- Task statement: Nothing but the lines below between the line holding "它们尝起来可能是甜味、辣味或" and the line holding "02.注意营养成分表通常标注", inclusive, should appear in the answer, each set down exactly.

- Available data:
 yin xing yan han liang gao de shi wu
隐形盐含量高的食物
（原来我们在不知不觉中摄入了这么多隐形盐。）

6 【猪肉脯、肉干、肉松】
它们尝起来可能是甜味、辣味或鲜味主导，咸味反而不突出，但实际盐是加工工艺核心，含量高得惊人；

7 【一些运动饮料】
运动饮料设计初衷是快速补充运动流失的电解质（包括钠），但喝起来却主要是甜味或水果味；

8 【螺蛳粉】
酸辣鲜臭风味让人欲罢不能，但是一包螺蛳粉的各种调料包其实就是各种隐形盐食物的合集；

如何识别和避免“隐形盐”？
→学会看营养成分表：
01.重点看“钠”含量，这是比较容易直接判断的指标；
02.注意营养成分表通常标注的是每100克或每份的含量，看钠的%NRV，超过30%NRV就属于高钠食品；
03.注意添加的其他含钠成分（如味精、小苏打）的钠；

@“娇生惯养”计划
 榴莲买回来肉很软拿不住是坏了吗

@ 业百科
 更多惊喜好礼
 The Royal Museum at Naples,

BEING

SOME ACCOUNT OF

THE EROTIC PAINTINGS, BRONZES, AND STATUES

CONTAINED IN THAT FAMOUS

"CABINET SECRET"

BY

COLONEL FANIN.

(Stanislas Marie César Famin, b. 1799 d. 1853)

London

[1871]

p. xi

--

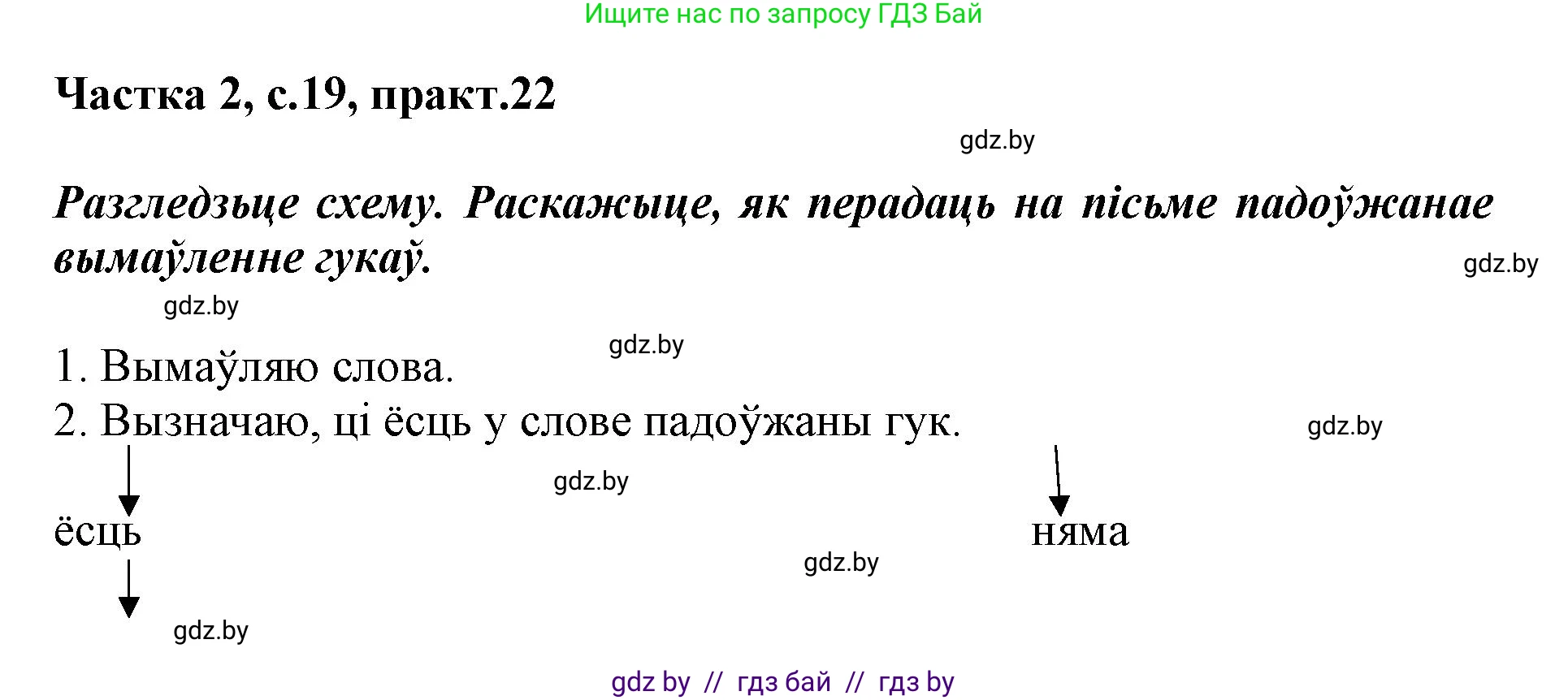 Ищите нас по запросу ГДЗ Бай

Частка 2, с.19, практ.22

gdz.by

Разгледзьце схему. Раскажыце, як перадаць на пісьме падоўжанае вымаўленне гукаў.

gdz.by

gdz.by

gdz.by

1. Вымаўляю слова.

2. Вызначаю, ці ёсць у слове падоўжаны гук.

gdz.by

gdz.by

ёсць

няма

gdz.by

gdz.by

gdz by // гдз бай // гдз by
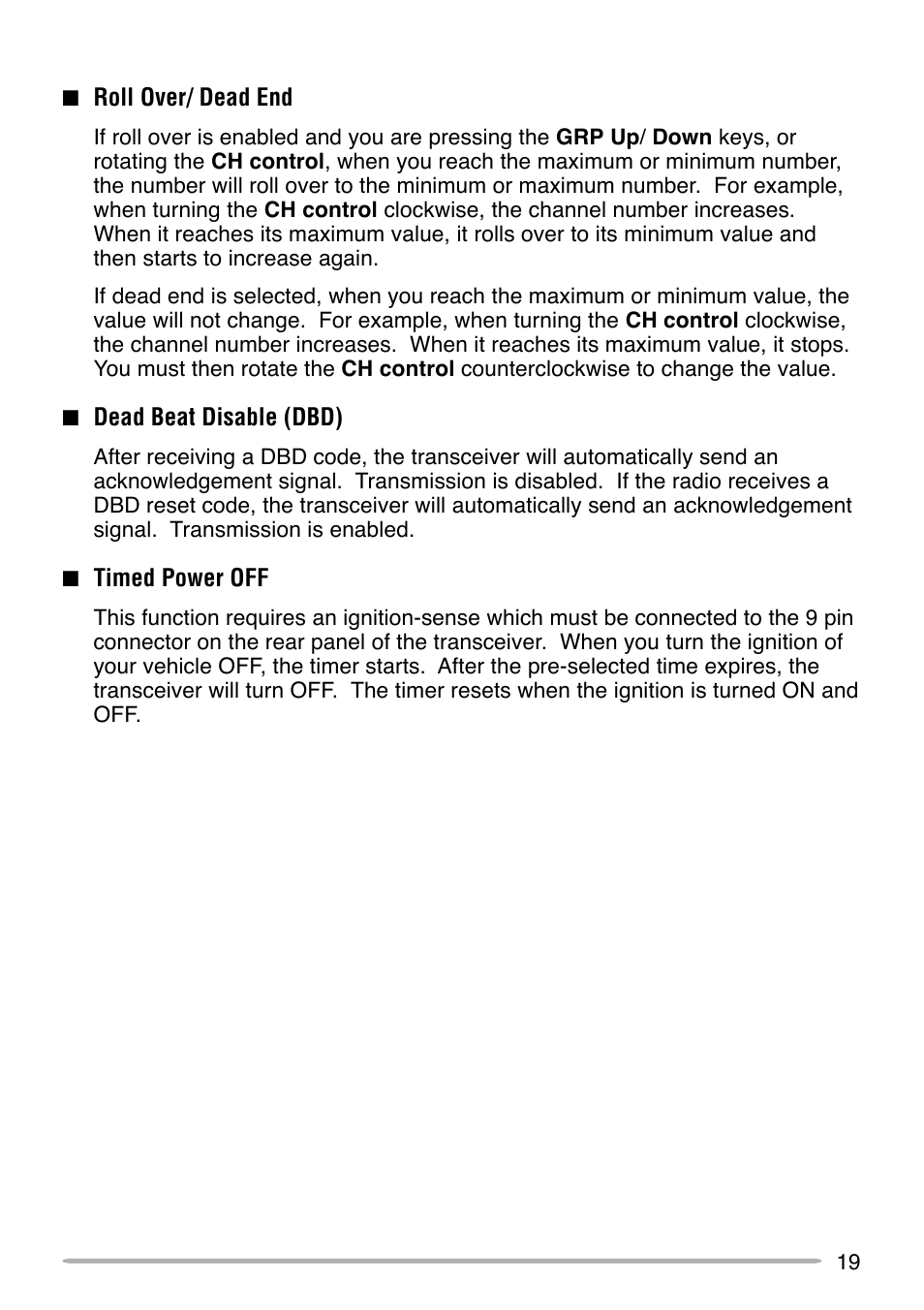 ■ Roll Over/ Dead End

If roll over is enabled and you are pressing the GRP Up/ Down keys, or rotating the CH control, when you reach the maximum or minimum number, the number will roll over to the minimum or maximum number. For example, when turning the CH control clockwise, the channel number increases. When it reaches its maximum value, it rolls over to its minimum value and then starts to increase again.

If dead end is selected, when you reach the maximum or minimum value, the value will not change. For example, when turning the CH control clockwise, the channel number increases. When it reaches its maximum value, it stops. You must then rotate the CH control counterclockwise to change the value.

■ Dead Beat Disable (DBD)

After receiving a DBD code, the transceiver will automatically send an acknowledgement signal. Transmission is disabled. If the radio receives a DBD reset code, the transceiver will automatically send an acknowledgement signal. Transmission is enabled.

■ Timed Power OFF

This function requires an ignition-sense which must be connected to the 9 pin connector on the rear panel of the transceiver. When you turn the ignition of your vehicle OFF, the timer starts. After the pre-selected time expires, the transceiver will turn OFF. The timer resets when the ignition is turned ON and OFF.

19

- Problem solution:
它们尝起来可能是甜味、辣味或鲜味主导，咸味反而不突出，但实际盐是加工工艺核心，含量高得惊人；

7 【一些运动饮料】
运动饮料设计初衷是快速补充运动流失的电解质（包括钠），但喝起来却主要是甜味或水果味；

8 【螺蛳粉】
酸辣鲜臭风味让人欲罢不能，但是一包螺蛳粉的各种调料包其实就是各种隐形盐食物的合集；

如何识别和避免“隐形盐”？
→学会看营养成分表：
01.重点看“钠”含量，这是比较容易直接判断的指标；
02.注意营养成分表通常标注的是每100克或每份的含量，看钠的%NRV，超过30%NRV就属于高钠食品；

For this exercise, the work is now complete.